Exercise aim:
Pictures in the material below are to be left out, and only the lines from the line with "Claire Danes Looks" up to and including the line with "Narcissists Are Liars!" are to be written out exactly.

Data supplied:
[Start of section]

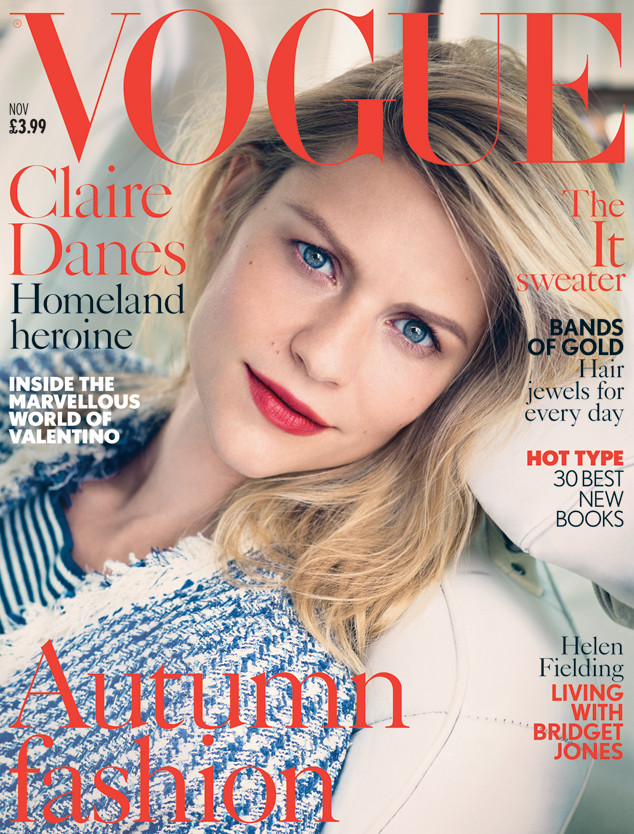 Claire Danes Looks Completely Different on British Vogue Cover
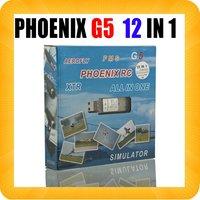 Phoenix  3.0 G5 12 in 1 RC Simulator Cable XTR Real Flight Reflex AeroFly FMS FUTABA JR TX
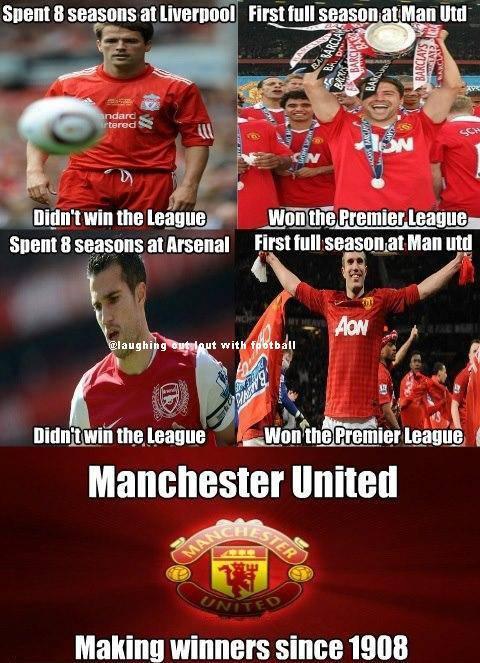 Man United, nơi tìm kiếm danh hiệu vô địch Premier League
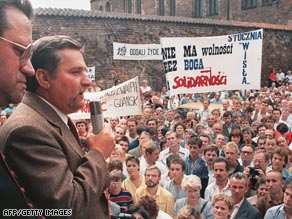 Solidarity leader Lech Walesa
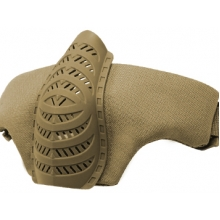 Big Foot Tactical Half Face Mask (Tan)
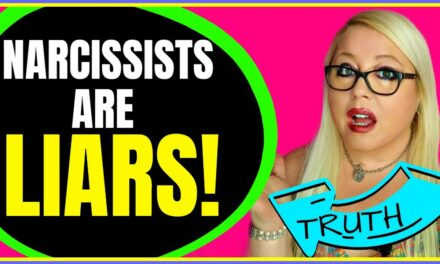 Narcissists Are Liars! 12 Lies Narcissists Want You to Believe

[End of section]
[Start of section]

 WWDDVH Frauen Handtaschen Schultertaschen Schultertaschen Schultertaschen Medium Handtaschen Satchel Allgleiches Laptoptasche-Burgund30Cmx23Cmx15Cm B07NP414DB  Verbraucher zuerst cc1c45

[End of section]
[Start of section]

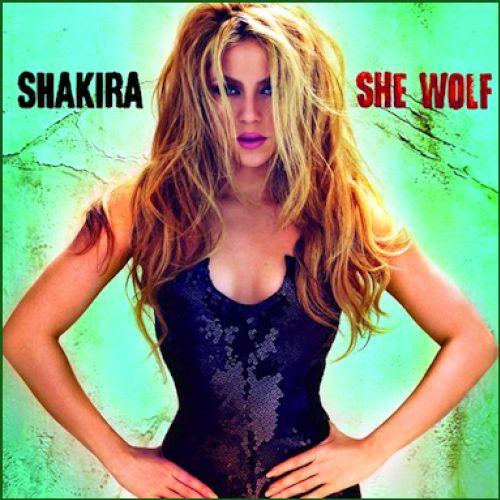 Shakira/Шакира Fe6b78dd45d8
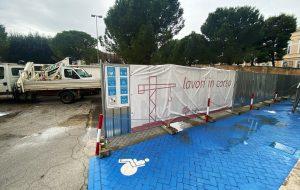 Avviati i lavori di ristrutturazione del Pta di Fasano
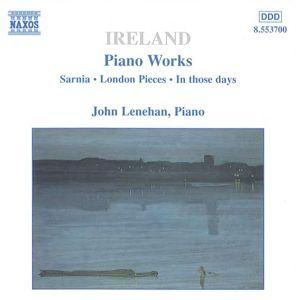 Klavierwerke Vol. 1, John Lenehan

[End of section]

Written response:
 Claire Danes Looks Completely Different on British Vogue Cover
 Phoenix  3.0 G5 12 in 1 RC Simulator Cable XTR Real Flight Reflex AeroFly FMS FUTABA JR TX
 Man United, nơi tìm kiếm danh hiệu vô địch Premier League
 Solidarity leader Lech Walesa
 Big Foot Tactical Half Face Mask (Tan)
 Narcissists Are Liars! 12 Lies Narcissists Want You to Believe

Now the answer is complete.